The New York Film Festival is many things. It’s an auteurist showcase of the best feature films of the year, many of them plucked from prestigious European festivals like Cannes and Locarno. In recent years it’s become something of a domestic kick-off to the Oscar race, featuring the world premieres of Hollywood prestige fare like The Walk and Steve Jobs. That can occasionally make it seem like an exercise in glitz and glamour, particularly given the price of some of the tickets. As a celebration of art house auteurs and movie stars, the festival has never seemed like an obvious high point in the documentary calendar.
Yet the best nonfiction films of this year’s festival are likely the best evidence that the NYFF is worth going to at all. In an era of digital media, where so many of us consume documentaries online, the NYFF found its greatest moments in the privileges of the physical cinema. Whether it’s hearing the Rajasthan Express with movie theater sound, catching new short works on 16mm or spending a full three hours with Frederick Wiseman, the highlights of the festival were those screenings that engulfed the audience with the sights and sounds of rare and worthy nonfiction.
Paul Thomas Anderson’s Junun is an excellent place to start. A mere 54 minutes long, it’s not bound for a theatrical release. In fact, it’s already exclusively available to stream over on Mubi. That makes its appearance at the NYFF all the more special, the opportunity to be sonically surrounded by a film that will most likely be heard primarily through headphones. This is not to say there aren’t plenty of nice headphones out there, of course, but there’s a difference.
The film inhabits the recording of an album, a collaboration between Shye Ben Tzur, Jonny Greenwood and the Rajasthan Express. The sessions took place in the Mehrangarh Fort, a 15th century behemoth that seems more connected to the hawks circling above it than the sprawling city of Rajasthan below. During the recording itself, which is mostly done seated in a circle on the floor, Anderson never rests. Moving among the musicians and occasionally in and out of rooms, Anderson soars along the melodies. This physical curiosity evokes the music studio scenes in Les Blank’s A Poem Is a Naked Person, equally concerned with capturing the collaborative essence of the undertaking.
Yet while Blank’s filmmaking is homespun and earthy, Junun seeks to ascend the heavens. With the help of a drone, Anderson’s camera flies in and out of windows and climbs far above the fort. He echoes the music, which is built of many gradual crescendoes and accelerations. The film is a series of lifts upward, like those Songs of Ascents in the Book of Psalms that use epigrams like melodies to build hope. The combination of this spiritual mood with the occasional diversion into the mundane aspects of music making (getting a harmonium tuned, setting up recording equipment) inspires a pure transcendence.

------------------------------

* Explore the material
• a. Name every film title mentioned in the piece on the New York Film Festival.
• b. Write the next paragraph of the piece on the New York Film Festival's nonfiction films, picking up after its last sentence.

* Provided material
------------------------------

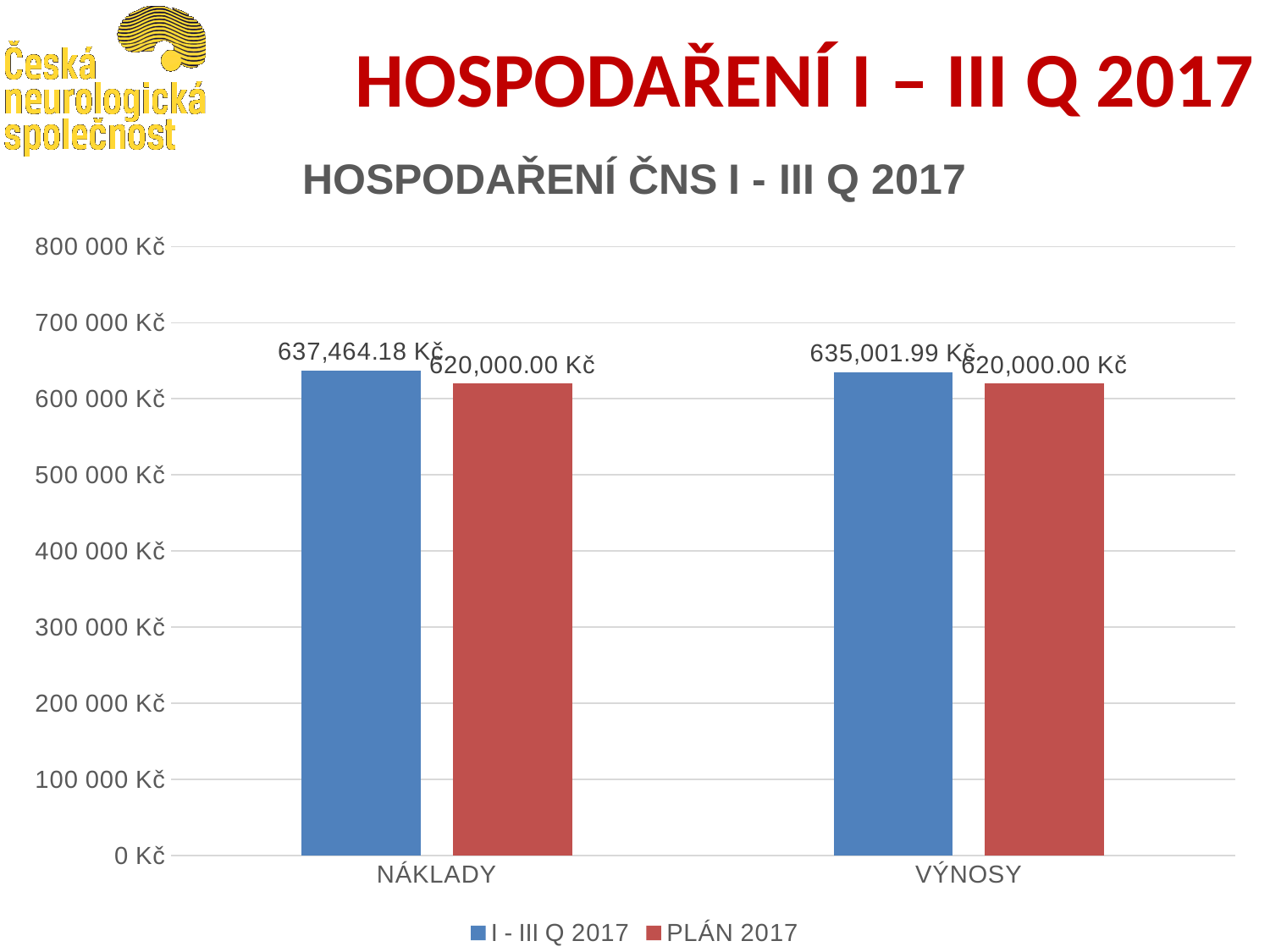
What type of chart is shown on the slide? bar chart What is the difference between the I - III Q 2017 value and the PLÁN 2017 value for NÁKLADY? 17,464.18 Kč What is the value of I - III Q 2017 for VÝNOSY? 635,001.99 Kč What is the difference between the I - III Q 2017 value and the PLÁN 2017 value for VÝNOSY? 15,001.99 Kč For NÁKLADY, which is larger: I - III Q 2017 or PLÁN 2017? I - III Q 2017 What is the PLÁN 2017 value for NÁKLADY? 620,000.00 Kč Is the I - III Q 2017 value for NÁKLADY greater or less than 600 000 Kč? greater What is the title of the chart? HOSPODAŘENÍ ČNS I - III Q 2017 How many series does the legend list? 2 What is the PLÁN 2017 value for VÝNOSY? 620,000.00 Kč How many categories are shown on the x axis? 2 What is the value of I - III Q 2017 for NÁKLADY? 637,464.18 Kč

------------------------------

* Answers below
• a. The Walk, Steve Jobs, Junun, A Poem Is a Naked Person

• b.
Nonfiction in the Projections Program
Junun wasn’t the only sonic treat of the NYFF, of course. Another unique audio experience came via the Projections program and a short film called Neither God Nor Santa Maria. Filmmakers Samuel M. Delgado and Helena Girón pair new 16mm footage of the Canary Islands with interviews recorded on Tenerife in 1965 and 1967. The oral histories contain credulous stories of witches, who used to travel great distances in the dark of night and occasionally transformed into such odd objects as cabbages. The 2014 images of aging islanders and the mysterious night sky over the Atlantic fit perfectly with the crackling of the recordings and the overall weirdness of Juan Carlos Blancas’s soundtrack. In the dark, surrounded by the legends of the past and the dancing imperfections of film, this nocturnal magic seems entirely plausible.
A similar mood of nocturnal mystery pervades a few other nonfiction films in the Projections lineup. Heather Trawick’s Centre of the Cyclone begins as a wilderness journey, from a forbidding coast up through snow covered forests. The windy soundtrack whooshes past her 16mm landscapes until part two of this bizarre triptych, in which Wagner’s aquatic prelude for Das Rheingold floats atop black and white footage of a demolition derby. Final sequences of radio towers, attempts to break the land speed records and remote land art underline and expand this visceral but intellectually rewarding meditation on humanity’s desire to push its limits.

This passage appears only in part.